THE TASK →
Starting at the line with "Arabas - Hostel", copy each line through the last one below exactly as written, without any pictures.

(Brief descriptive captions)

• • •

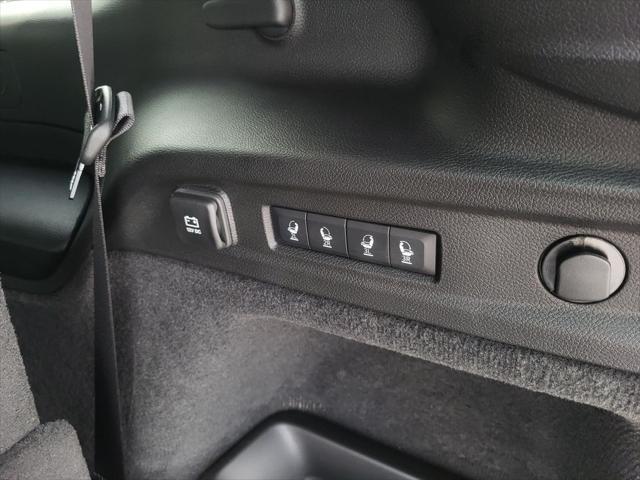 new 2025 Jeep Grand Cherokee L car, priced at $67,921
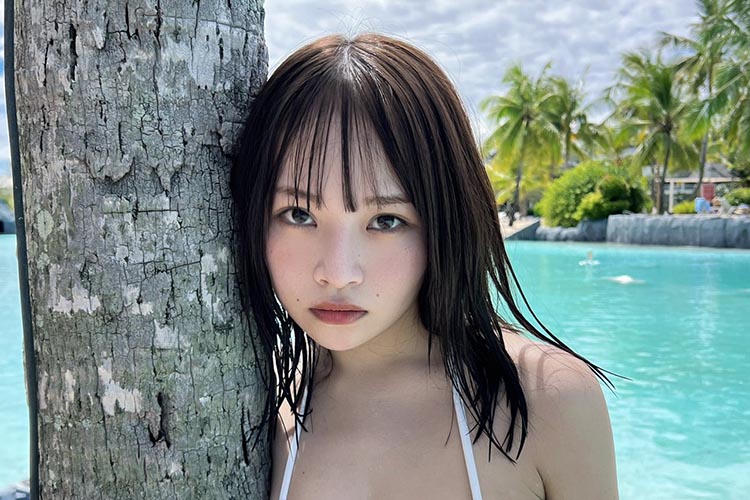 大嶋みく、強めの視線とこぼれバストの破壊力の画像1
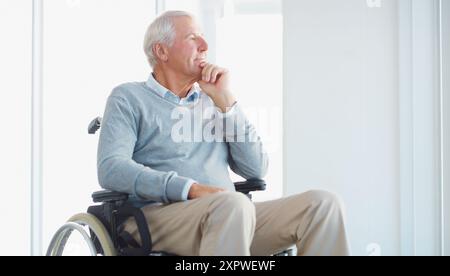 Krankenhaus, Denker und Seniorenmann im Rollstuhl, Untersuchung und Gedächtnis in Arzttermin und Flur. Kontemplativ, pensioniert und alter Patient Stockfoto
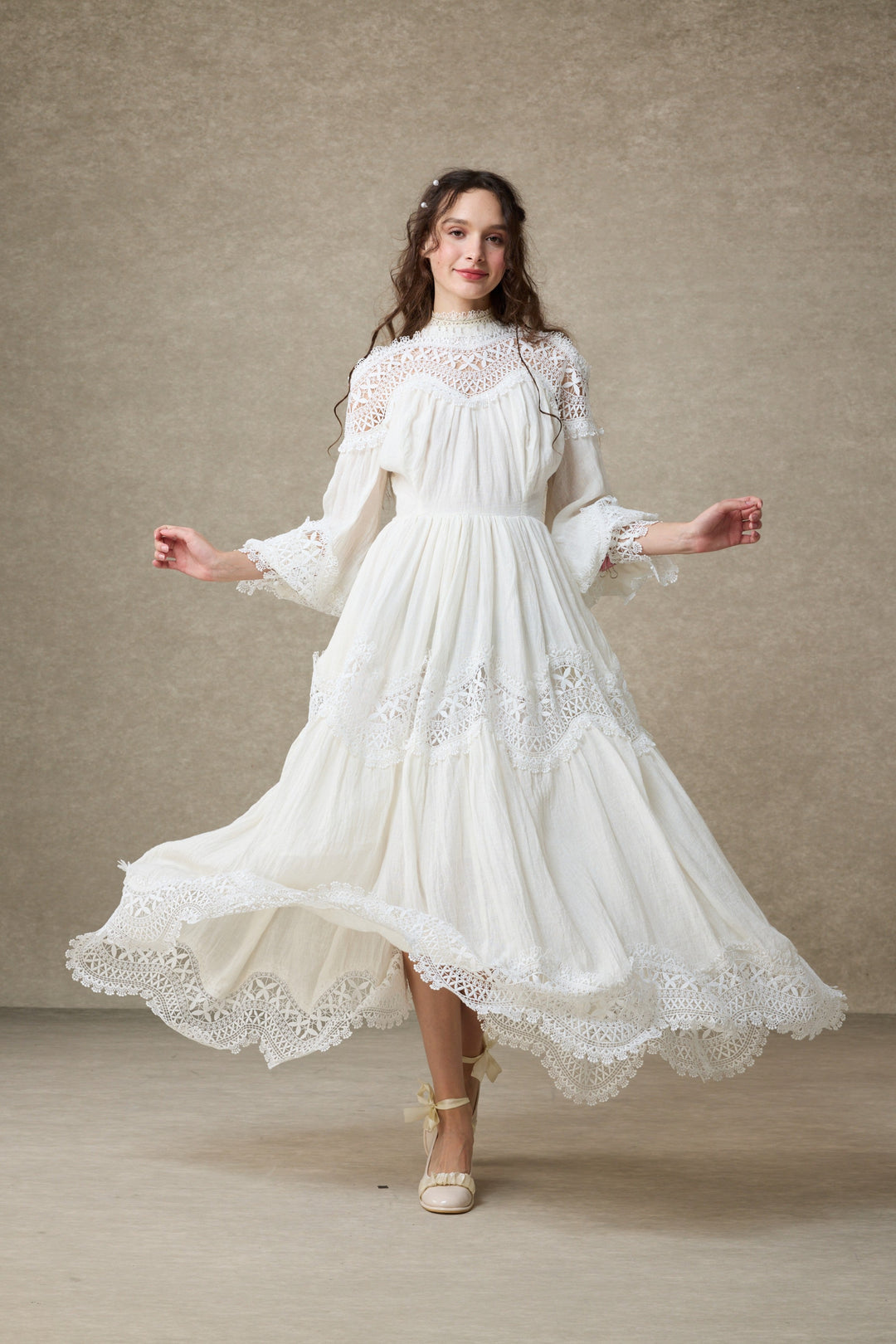 Pearlman 25 | Lace Linen Dress Gown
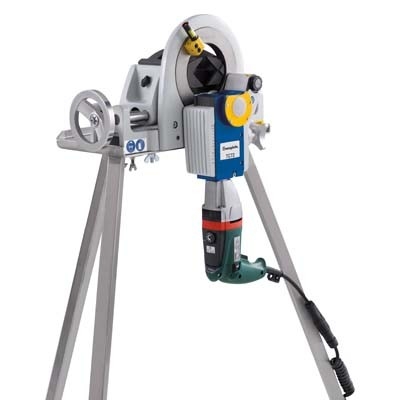 Ferramenta elétrica para corte de tubos de diâmetro de 1/4" a 1.1/2" (6 a 120 mm), com espessura máxima de parede de 0,118" ou 3mm. Fonte de alimentação no padrão Europa Continental, Corea. 230 V e frequência de 50/60 Hz, CEE 7/7. Incluso manual de i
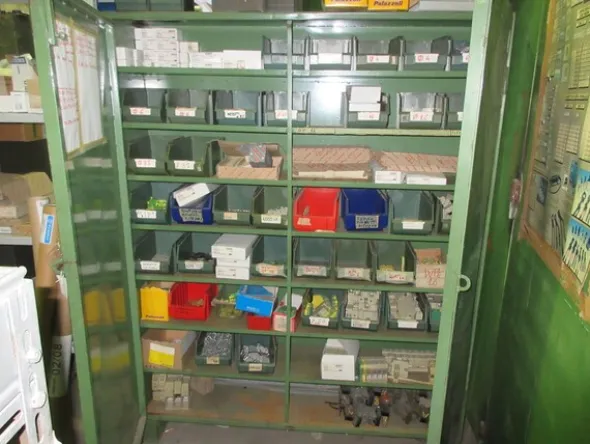 4#7277 Scaffalatura in ferro con attrezzatura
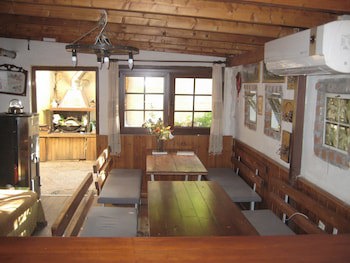 Arabas - Hostel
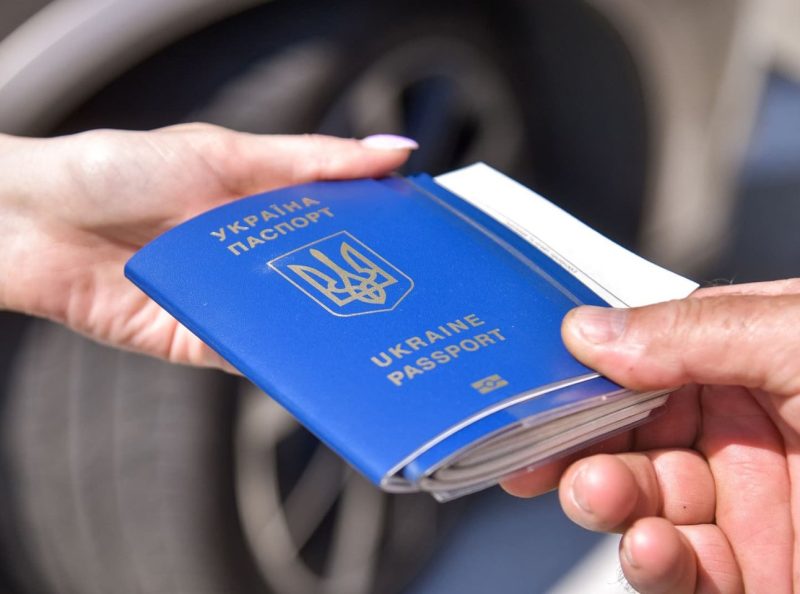 Молоді українці масово залишають країну після зниження віку мобілізації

• • •

RESULT OF THE TASK →
 Arabas - Hostel
 Молоді українці масово залишають країну після зниження віку мобілізації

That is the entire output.